**Source document**
BEGIN

4. The Board then filed an appeal in this Court, which came up for hearing before a learned single Judge, who held that the bye-laws were duly made; but being of opinion that it would be most unjust and inequitable if the Municipal Board was allowed to charge a fee for projections which were in existence before the bye-law itself was passed, the appeal was dismissed. An appeal under the Letters Patent was then filed by the Board and during the hearing of that appeal before a Division Bench reliance was placed upon a decision of this Court in Notified Area Committee, Deoria v. Sukhdeo Das, 1947 A. L. J. 177 which was decided by a bench of two learned Judges of this Court. In that case it was held that under Section 293, Municipalities Act, the Notified Area Committee or the Municipal Board could levy fee in respect of projections which were already existing at the date when the bye-laws in question were made. As there was some doubt about the correctness of the decision of the case just mentioned the question aforesaid was referred to the Full Bench.

5. Section 293, Municipalities Act is in these terms:

'Fees for use, otherwise than, under a lease, of municipal property --(1) The board may charge fees to be fixed by bye law or public auction or by agreement for the use or occupation (otherwise than under a lease) of any immovable properly vested in, or entrusted to the management of, the board, including any public street or place of which it allows the use or occupation whether by allowing a projection thereon or otherwise.

(2) Such fees may either be levied along with the fee charged under Section 294 for the sanction, licence or permission or may be recovered in the manner provided by Chap. VI '

6. The answer to the question referred to the Fall Bench depends upon the interpretation to be placed on the expression 'allows the use or occupation whether by allowing a projection thereon or otherwise. Section 178, Municipalities Act requires every person residing within municipal limits to give to the municipal board notice of his intention to erect a building or make a wall. Section 209 of the Act empowers the board to sanction projections over streets and drains. It lays down:

'(1) Subject to any rules made by the Provincial Government prescribing the conditions for the sanction by a board of projections over streets or drains, a board may give written permission, where provision is made by the bye-law for the giving of such permission --

(a) to the owners or occupiers of buildings in or on streets to erect or re-erect open verandahs, balconies, or rooms, to project over the street from any upper storey thereof, at such height from the surface of the street, and to such an extent beyond the line of the plinth or basement wall as are prescribed in such bye laws; and

(b) to the owner or occupier of any building or land to erect or re-erect any projection or structure so as to overhang, project into, or encroach on or over a drain in a street to such conditions, as or in like manner prescribed.

END

**Data excerpt**
BEGIN

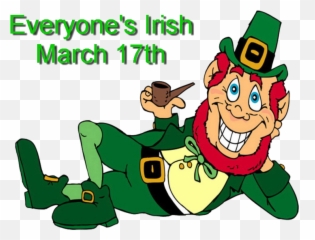 St Patricku0027s Day - Irish On March 17th Leprechaun Emoji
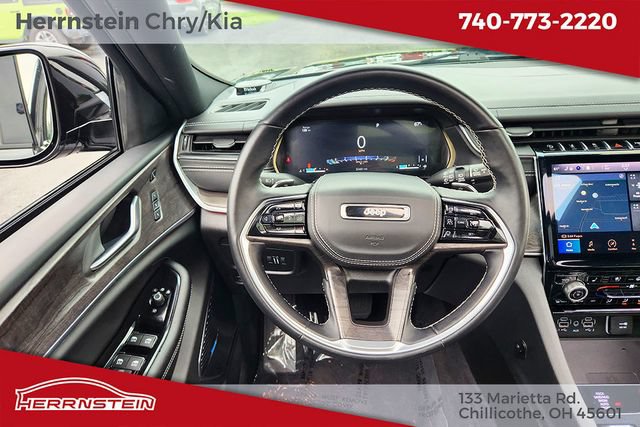 Used 2021 Jeep Grand Cherokee L Overland w/ Luxury Tech Group IV AWD/4WD image 7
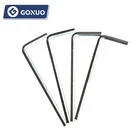 China made carbon steel L type wrench custom hex bulk allen key set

END

**Activity list**
A. Answer from the judgment excerpt:
(i) On which decision was reliance placed during the hearing of the Letters Patent appeal before the Division Bench?
(ii) Under Section 178, to whom must a person residing within municipal limits give notice, and of what intention?
(iii) What does Section 209 empower the board to sanction?
B. Reproduce verbatim the part of the judgment excerpt that opens with the words "(a) to the owners" and closes with "like manner prescribed.".
The data above come from a separate source.

**Task solutions**
A.
(i) Notified Area Committee, Deoria v. Sukhdeo Das, 1947 A. L. J. 177
(ii) To the municipal board, of the intention to erect a building or make a wall
(iii) Projections over streets and drains

B.
(a) to the owners or occupiers of buildings in or on streets to erect or re-erect open verandahs, balconies, or rooms, to project over the street from any upper storey thereof, at such height from the surface of the street, and to such an extent beyond the line of the plinth or basement wall as are prescribed in such bye laws; and

(b) to the owner or occupier of any building or land to erect or re-erect any projection or structure so as to overhang, project into, or encroach on or over a drain in a street to such conditions, as or in like manner prescribed.